§ **THE TASK**
Rewrite the records below so that each occurrence of "camera" becomes "lens", leaving everything else unchanged.

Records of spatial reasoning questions
#####

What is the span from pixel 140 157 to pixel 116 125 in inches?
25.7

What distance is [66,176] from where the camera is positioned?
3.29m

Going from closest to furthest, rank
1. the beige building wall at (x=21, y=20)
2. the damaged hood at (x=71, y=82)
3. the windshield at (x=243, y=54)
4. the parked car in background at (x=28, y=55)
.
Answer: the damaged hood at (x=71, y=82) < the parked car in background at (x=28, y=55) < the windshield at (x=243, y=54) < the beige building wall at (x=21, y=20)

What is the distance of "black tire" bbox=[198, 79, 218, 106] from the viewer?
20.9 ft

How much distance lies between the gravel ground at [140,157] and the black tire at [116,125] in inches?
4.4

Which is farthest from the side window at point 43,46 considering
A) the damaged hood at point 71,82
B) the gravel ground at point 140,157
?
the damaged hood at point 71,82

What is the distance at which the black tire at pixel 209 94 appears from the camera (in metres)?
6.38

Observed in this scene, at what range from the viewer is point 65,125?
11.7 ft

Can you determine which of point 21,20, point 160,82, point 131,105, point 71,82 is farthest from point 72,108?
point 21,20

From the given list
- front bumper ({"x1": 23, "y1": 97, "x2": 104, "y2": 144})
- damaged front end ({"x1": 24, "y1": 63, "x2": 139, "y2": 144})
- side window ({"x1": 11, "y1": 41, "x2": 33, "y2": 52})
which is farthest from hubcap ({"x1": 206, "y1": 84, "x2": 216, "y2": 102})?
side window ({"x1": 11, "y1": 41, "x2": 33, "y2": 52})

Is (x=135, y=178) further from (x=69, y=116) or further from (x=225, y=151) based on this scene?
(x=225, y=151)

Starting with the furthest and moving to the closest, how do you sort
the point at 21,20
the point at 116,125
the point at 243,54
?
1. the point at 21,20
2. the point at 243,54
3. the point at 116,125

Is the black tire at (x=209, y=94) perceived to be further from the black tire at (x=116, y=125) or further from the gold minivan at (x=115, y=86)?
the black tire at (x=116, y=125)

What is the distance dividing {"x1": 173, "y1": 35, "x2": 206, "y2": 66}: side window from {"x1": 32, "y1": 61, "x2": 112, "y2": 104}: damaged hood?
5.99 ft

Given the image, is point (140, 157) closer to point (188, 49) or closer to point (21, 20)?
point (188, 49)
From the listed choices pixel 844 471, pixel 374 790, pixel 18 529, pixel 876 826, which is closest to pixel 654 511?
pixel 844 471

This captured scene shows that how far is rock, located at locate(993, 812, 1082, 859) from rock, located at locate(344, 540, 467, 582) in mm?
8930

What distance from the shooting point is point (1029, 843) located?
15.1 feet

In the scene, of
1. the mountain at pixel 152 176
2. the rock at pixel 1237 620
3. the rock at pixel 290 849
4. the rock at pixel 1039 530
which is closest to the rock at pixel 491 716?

#####

§ **SOLVED PROBLEM**
What is the span from pixel 140 157 to pixel 116 125 in inches?
25.7

What distance is [66,176] from where the lens is positioned?
3.29m

Going from closest to furthest, rank
1. the beige building wall at (x=21, y=20)
2. the damaged hood at (x=71, y=82)
3. the windshield at (x=243, y=54)
4. the parked car in background at (x=28, y=55)
.
Answer: the damaged hood at (x=71, y=82) < the parked car in background at (x=28, y=55) < the windshield at (x=243, y=54) < the beige building wall at (x=21, y=20)

What is the distance of "black tire" bbox=[198, 79, 218, 106] from the viewer?
20.9 ft

How much distance lies between the gravel ground at [140,157] and the black tire at [116,125] in inches?
4.4

Which is farthest from the side window at point 43,46 considering
A) the damaged hood at point 71,82
B) the gravel ground at point 140,157
?
the damaged hood at point 71,82

What is the distance at which the black tire at pixel 209 94 appears from the lens (in metres)?
6.38

Observed in this scene, at what range from the viewer is point 65,125?
11.7 ft

Can you determine which of point 21,20, point 160,82, point 131,105, point 71,82 is farthest from point 72,108?
point 21,20

From the given list
- front bumper ({"x1": 23, "y1": 97, "x2": 104, "y2": 144})
- damaged front end ({"x1": 24, "y1": 63, "x2": 139, "y2": 144})
- side window ({"x1": 11, "y1": 41, "x2": 33, "y2": 52})
which is farthest from hubcap ({"x1": 206, "y1": 84, "x2": 216, "y2": 102})?
side window ({"x1": 11, "y1": 41, "x2": 33, "y2": 52})

Is (x=135, y=178) further from (x=69, y=116) or further from (x=225, y=151) based on this scene?
(x=225, y=151)

Starting with the furthest and moving to the closest, how do you sort
the point at 21,20
the point at 116,125
the point at 243,54
?
1. the point at 21,20
2. the point at 243,54
3. the point at 116,125

Is the black tire at (x=209, y=94) perceived to be further from the black tire at (x=116, y=125) or further from the gold minivan at (x=115, y=86)?
the black tire at (x=116, y=125)

What is the distance dividing {"x1": 173, "y1": 35, "x2": 206, "y2": 66}: side window from {"x1": 32, "y1": 61, "x2": 112, "y2": 104}: damaged hood?
5.99 ft

Given the image, is point (140, 157) closer to point (188, 49) or closer to point (21, 20)?
point (188, 49)
From the listed choices pixel 844 471, pixel 374 790, pixel 18 529, pixel 876 826, which is closest to pixel 654 511?
pixel 844 471

This captured scene shows that how far is rock, located at locate(993, 812, 1082, 859) from rock, located at locate(344, 540, 467, 582) in mm?
8930

What distance from the shooting point is point (1029, 843) located?
15.1 feet

In the scene, of
1. the mountain at pixel 152 176
2. the rock at pixel 1237 620
3. the rock at pixel 290 849
4. the rock at pixel 1039 530
which is closest to the rock at pixel 491 716?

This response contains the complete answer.